Back in January, I was cutting the bottom out of a shoebox when instead of cutting the shoebox, I managed to slice my middle finger open with the scissors I was holding. At first, nothing happened. Then, as I walked towards the Kleenex box just in case, it started bleeding.
I walked down the hall to my room for my backpack where I knew there was a roll of gauze, and got my mom to fish it out. Then an hour and a half later after no real reprieve from the bleeding and gauze I was replacing every 10 minutes, I gave in and went to the hospital.
Three stitches later in the emergency department, it was only a few days later that we had a real first aid kit in the house.
While I had a small first-aid kit of my own (plus my kit for work), and I knew where my first aid supplies were, had the same thing happened to either of my parents, I’m not sure they’d have known where to start looking. They do now—the first aid kit is stored in our linen closet upstairs. But, learn from my experience, please (or what good is it other than teaching me to maybe not slice shoe boxes with scissors): Have a well-stocked first aid kit, know where it is, and check it regularly!
What should be in your first aid kit?
- Bandages of varying sizes
- Gauze and tape; scissors
- Clean water to rinse cuts (I usually heed the advice of a first aid instructor I had back in the day and do not use anything to clean cuts. At the hospital I am pretty sure they only used saline—sterile salt water).
- Tensor or wrap bandages; safety pins
- A triangle bandage (to make a sling)

[DATASET]
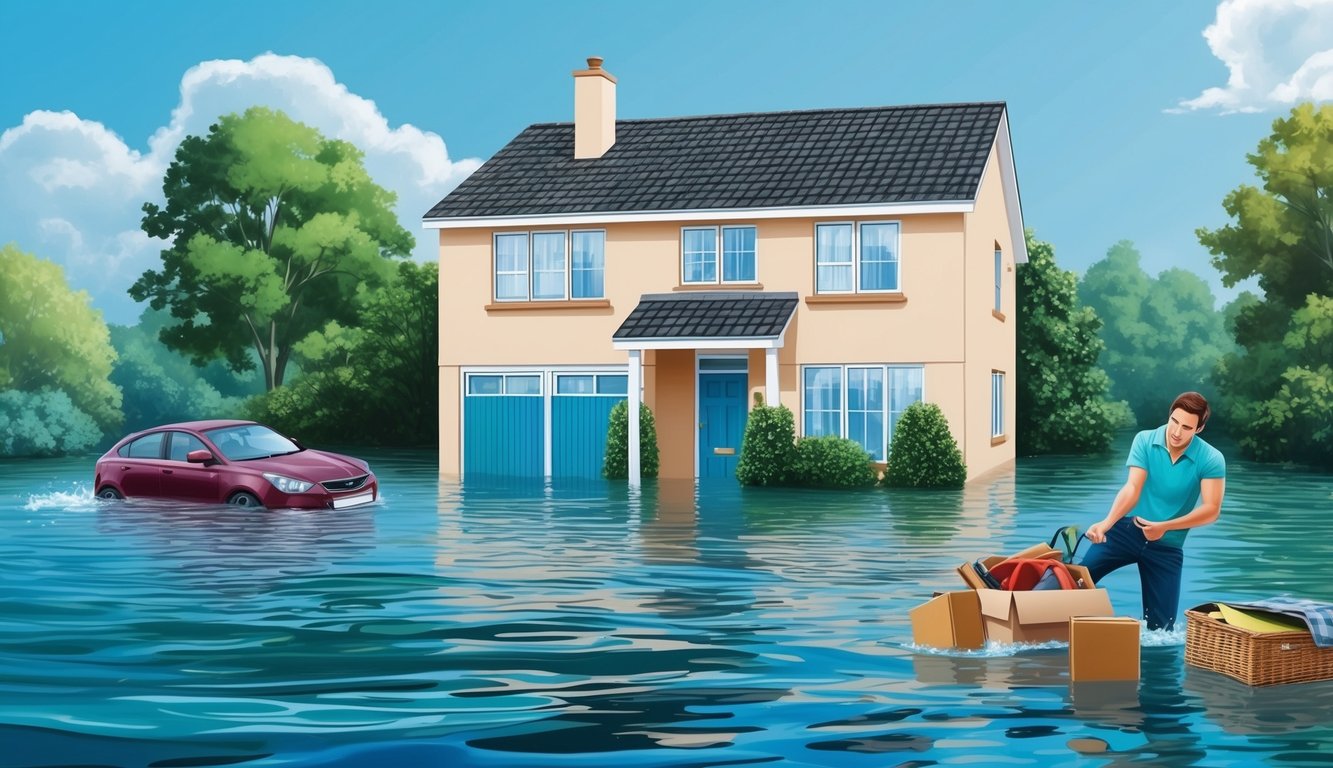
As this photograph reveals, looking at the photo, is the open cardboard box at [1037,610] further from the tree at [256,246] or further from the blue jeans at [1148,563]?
the tree at [256,246]

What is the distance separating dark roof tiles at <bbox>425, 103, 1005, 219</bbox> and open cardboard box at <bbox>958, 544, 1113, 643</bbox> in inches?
804

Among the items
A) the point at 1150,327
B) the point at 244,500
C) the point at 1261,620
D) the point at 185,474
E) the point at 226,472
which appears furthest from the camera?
the point at 1150,327

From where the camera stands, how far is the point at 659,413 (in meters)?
34.1

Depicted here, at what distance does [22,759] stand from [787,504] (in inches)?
740

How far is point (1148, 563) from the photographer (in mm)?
11766

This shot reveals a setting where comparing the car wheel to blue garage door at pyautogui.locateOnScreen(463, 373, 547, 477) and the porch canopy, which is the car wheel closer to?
the porch canopy

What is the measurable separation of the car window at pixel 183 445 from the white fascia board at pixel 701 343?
9.35 metres

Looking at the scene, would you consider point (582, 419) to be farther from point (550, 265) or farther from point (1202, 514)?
point (1202, 514)

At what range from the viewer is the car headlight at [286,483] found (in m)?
23.9

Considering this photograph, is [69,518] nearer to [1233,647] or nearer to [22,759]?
[22,759]

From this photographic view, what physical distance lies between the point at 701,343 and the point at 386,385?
21584mm

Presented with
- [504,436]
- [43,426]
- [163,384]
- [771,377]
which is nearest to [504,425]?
[504,436]

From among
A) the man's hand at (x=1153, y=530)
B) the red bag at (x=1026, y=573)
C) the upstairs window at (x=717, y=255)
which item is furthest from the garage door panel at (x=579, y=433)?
the man's hand at (x=1153, y=530)

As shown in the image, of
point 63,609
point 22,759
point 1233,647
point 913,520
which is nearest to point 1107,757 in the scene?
point 1233,647
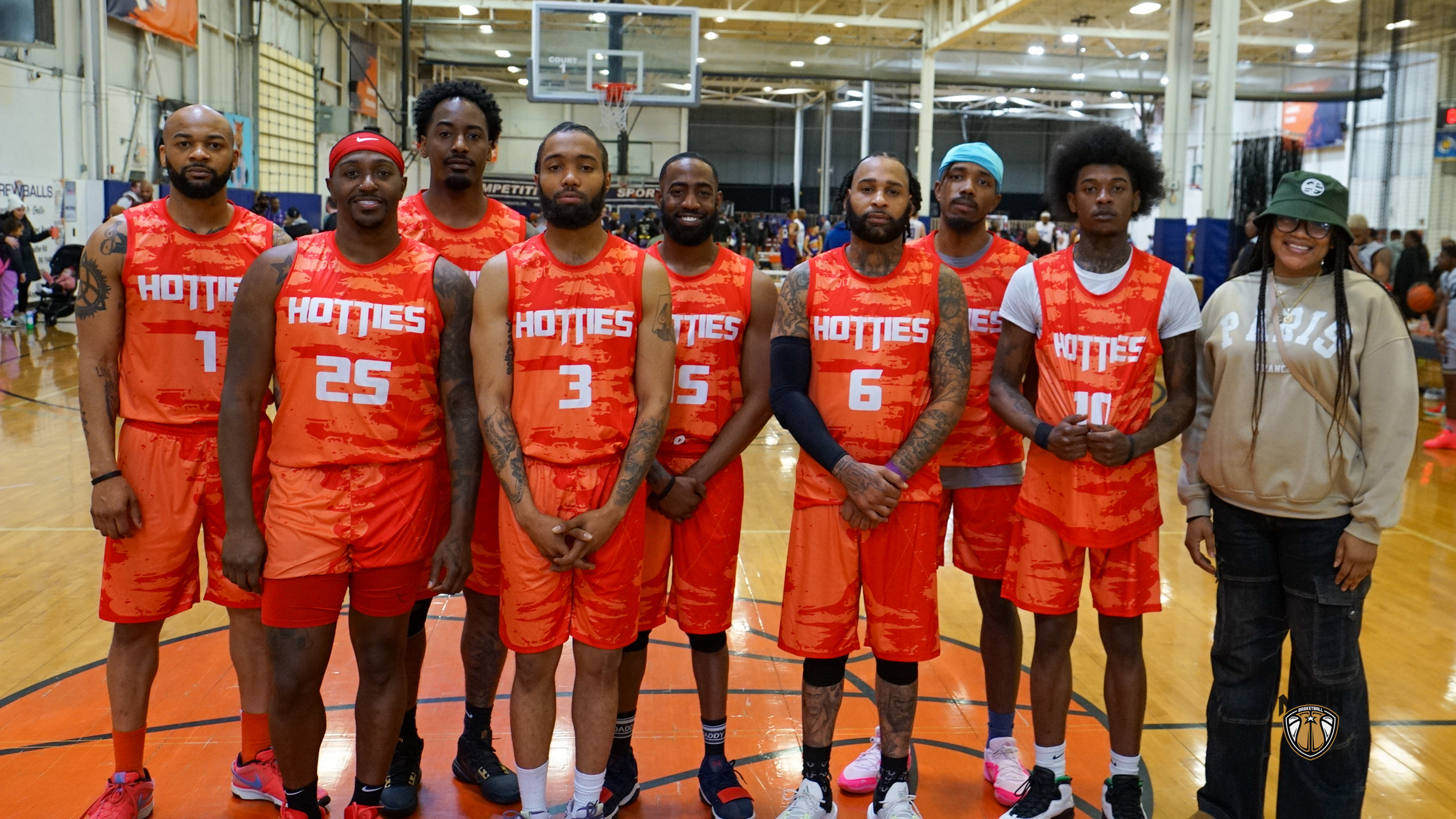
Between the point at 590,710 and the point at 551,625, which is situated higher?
the point at 551,625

[LIST OF TASKS]
1 - Retype the passage of the first aid kit text starting with "- Bandages of" and going on through "make a sling)".
2 - Please write what comes next in the first aid kit text, picking up after its last line.

[RESPONSES IN ORDER]
1 -
- Bandages of varying sizes
- Gauze and tape; scissors
- Clean water to rinse cuts (I usually heed the advice of a first aid instructor I had back in the day and do not use anything to clean cuts. At the hospital I am pretty sure they only used saline—sterile salt water).
- Tensor or wrap bandages; safety pins
- A triangle bandage (to make a sling)

2 -
- Tweezers (for removing splinters or slivers; larger items should usually be left in for extraction by medical personnel to prevent bleeding)
- Allergy medicine (check expiration dates)
- Protective gloves (Latex free always a good idea)
- A CPR face shield (if you are trained in CPR)
It’s also a good idea to have additional items including a first aid manual, paper and pen, flashlight and extra batteries inside your first aid kit. The Red Cross also recommends having emergency phone numbers (including 911 or your local emergency number), and emergency contact information inside.  You should keep first aid kits in your home, car, recreation areas, and other residences you spend time in like a lake house, cabin or RV. If you have chronic disease, it can be a good idea to keep a small supply of extra medications inside your first aid kit. And, a back-up medical ID bracelet or even a wallet card can be a great addition to your first aid kit to keep you safe—no matter what unexpected situation you find yourself in.